— START OF DATA ROWS —

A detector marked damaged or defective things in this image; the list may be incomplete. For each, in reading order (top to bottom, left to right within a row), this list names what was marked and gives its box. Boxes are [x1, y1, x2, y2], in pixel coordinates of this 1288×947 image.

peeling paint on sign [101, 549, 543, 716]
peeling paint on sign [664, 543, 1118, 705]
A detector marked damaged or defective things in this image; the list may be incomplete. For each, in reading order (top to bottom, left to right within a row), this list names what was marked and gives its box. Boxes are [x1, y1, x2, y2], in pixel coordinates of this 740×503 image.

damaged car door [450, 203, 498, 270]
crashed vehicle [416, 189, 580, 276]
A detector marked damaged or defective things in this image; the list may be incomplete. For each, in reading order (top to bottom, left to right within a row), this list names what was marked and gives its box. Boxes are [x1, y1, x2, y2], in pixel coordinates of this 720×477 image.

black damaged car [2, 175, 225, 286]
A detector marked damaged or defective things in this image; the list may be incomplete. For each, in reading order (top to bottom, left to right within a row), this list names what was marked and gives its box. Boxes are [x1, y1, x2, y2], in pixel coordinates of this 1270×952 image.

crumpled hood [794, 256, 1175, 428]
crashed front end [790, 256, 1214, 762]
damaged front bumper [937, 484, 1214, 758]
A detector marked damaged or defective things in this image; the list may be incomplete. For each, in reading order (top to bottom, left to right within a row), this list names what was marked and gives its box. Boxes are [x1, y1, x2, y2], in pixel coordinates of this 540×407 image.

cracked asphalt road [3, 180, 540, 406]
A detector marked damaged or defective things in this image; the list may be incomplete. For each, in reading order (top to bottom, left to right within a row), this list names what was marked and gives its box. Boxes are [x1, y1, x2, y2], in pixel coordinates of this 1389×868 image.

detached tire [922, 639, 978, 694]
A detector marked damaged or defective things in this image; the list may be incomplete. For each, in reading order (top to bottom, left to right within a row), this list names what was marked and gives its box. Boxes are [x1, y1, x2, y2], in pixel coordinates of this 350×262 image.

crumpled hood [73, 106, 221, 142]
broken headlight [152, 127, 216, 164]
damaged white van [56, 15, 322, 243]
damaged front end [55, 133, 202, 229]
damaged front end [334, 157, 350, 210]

— END OF DATA ROWS —

§ TASK GOAL: Rewrite every one of the entries above, substituting "some items may be missing" for "the list may be incomplete" wherever it occurs and changing nothing else.

§ ANSWER FOR THE TASK:
A detector marked damaged or defective things in this image; some items may be missing. For each, in reading order (top to bottom, left to right within a row), this list names what was marked and gives its box. Boxes are [x1, y1, x2, y2], in pixel coordinates of this 1288×947 image.

peeling paint on sign [101, 549, 543, 716]
peeling paint on sign [664, 543, 1118, 705]
A detector marked damaged or defective things in this image; some items may be missing. For each, in reading order (top to bottom, left to right within a row), this list names what was marked and gives its box. Boxes are [x1, y1, x2, y2], in pixel coordinates of this 740×503 image.

damaged car door [450, 203, 498, 270]
crashed vehicle [416, 189, 580, 276]
A detector marked damaged or defective things in this image; some items may be missing. For each, in reading order (top to bottom, left to right within a row), this list names what was marked and gives its box. Boxes are [x1, y1, x2, y2], in pixel coordinates of this 720×477 image.

black damaged car [2, 175, 225, 286]
A detector marked damaged or defective things in this image; some items may be missing. For each, in reading order (top to bottom, left to right within a row), this list names what was marked and gives its box. Boxes are [x1, y1, x2, y2], in pixel coordinates of this 1270×952 image.

crumpled hood [794, 256, 1175, 428]
crashed front end [790, 256, 1214, 762]
damaged front bumper [937, 484, 1214, 758]
A detector marked damaged or defective things in this image; some items may be missing. For each, in reading order (top to bottom, left to right within a row), this list names what was marked and gives its box. Boxes are [x1, y1, x2, y2], in pixel coordinates of this 540×407 image.

cracked asphalt road [3, 180, 540, 406]
A detector marked damaged or defective things in this image; some items may be missing. For each, in reading order (top to bottom, left to right within a row), this list names what was marked and gives its box. Boxes are [x1, y1, x2, y2], in pixel coordinates of this 1389×868 image.

detached tire [922, 639, 978, 694]
A detector marked damaged or defective things in this image; some items may be missing. For each, in reading order (top to bottom, left to right within a row), this list names what was marked and gives its box. Boxes are [x1, y1, x2, y2], in pixel coordinates of this 350×262 image.

crumpled hood [73, 106, 221, 142]
broken headlight [152, 127, 216, 164]
damaged white van [56, 15, 322, 243]
damaged front end [55, 133, 202, 229]
damaged front end [334, 157, 350, 210]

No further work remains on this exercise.